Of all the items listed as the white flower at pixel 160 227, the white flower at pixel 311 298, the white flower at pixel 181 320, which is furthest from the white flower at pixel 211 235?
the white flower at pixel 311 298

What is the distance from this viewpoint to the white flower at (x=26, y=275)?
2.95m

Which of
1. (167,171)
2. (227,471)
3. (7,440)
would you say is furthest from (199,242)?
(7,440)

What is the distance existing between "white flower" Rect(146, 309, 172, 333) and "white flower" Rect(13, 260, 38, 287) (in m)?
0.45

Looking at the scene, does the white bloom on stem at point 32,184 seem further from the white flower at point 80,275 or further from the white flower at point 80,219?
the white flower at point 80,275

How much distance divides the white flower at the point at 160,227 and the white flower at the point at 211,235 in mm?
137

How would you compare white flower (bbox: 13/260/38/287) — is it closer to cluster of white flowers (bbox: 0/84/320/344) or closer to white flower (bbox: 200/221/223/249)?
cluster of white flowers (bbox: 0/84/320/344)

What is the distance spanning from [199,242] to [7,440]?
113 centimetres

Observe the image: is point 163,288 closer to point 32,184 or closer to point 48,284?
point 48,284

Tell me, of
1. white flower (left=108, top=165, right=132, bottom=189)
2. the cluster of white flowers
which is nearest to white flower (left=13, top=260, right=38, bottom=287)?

________________________

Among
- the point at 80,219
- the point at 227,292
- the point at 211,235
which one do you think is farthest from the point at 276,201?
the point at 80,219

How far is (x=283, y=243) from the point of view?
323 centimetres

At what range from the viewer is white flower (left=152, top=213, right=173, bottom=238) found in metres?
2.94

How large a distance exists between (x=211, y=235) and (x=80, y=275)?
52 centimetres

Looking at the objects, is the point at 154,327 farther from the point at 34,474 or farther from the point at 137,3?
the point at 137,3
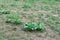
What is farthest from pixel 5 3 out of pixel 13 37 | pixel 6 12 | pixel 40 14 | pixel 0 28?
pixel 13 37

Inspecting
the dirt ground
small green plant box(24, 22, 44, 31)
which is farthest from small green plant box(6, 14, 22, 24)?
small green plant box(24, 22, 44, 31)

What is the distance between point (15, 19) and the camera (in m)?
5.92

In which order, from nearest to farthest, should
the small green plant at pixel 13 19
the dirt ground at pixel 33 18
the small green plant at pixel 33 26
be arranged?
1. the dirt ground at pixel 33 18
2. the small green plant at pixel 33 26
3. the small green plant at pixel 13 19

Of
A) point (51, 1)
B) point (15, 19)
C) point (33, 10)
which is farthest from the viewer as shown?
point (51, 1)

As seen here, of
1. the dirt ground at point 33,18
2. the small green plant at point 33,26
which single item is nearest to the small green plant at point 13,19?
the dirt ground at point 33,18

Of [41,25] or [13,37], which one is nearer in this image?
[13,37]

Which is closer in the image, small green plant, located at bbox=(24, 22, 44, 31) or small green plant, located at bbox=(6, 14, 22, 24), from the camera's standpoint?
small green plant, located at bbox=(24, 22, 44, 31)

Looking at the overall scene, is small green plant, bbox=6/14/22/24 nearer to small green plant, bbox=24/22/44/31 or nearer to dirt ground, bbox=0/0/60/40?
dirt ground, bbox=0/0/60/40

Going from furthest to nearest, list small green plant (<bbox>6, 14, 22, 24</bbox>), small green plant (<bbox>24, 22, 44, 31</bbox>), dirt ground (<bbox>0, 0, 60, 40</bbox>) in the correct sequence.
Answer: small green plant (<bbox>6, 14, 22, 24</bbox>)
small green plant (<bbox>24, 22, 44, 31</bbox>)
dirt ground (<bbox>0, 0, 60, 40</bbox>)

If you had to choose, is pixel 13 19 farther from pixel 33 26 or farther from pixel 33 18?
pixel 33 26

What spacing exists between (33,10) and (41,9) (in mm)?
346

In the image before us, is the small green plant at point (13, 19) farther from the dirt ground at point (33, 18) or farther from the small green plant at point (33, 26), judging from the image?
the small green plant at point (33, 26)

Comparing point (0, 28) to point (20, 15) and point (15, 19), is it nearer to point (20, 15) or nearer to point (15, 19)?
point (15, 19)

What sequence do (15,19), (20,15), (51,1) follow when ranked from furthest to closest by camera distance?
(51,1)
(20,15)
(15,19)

________________________

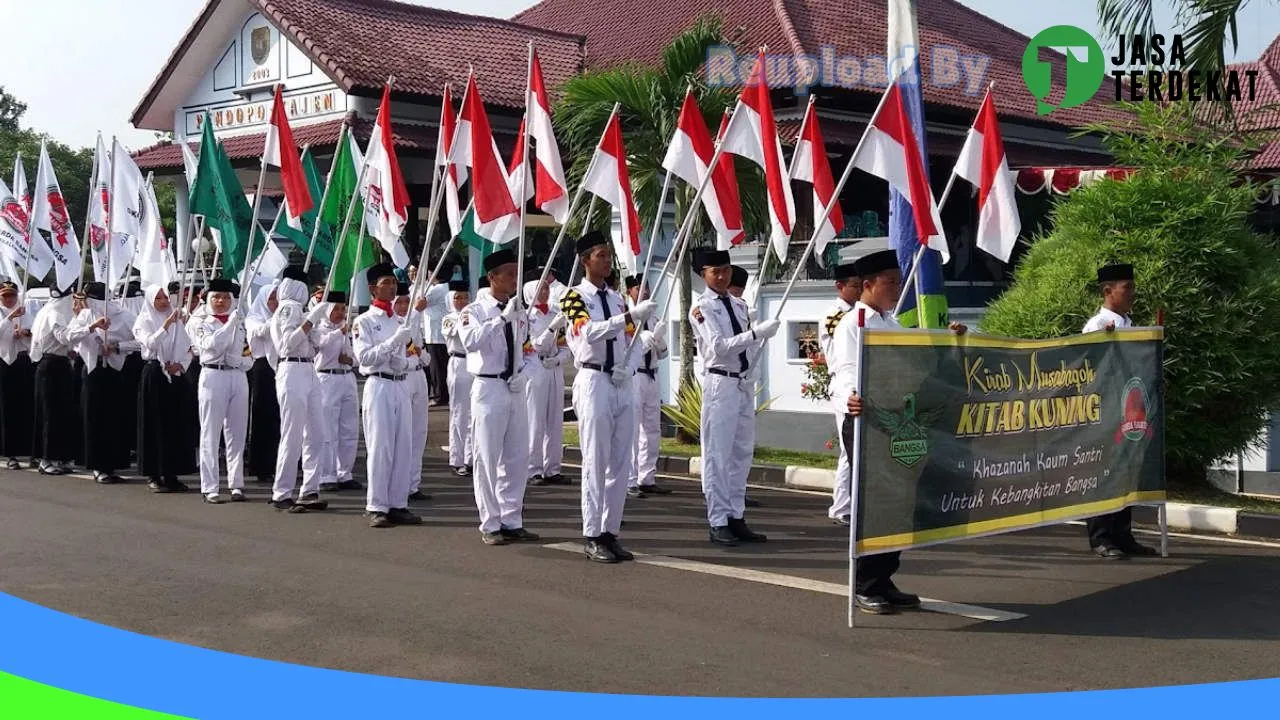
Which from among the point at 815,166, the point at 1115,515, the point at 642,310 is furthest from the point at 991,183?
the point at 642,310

________________________

Write out again every line in the stretch from the line containing "What is the distance spanning" through the line containing "which is nearest", requests included, and shift each number in the answers (the distances and the point coordinates) up by 80.

What is the distance spanning from [199,242] to [7,440]?
193 centimetres

Observe the image: is point 163,288 closer to point 32,184 or closer to point 48,284?
point 128,364

Tell me, of
1. white flower (left=108, top=165, right=132, bottom=189)
2. the cluster of white flowers
which is nearest to white flower (left=13, top=260, right=38, bottom=287)?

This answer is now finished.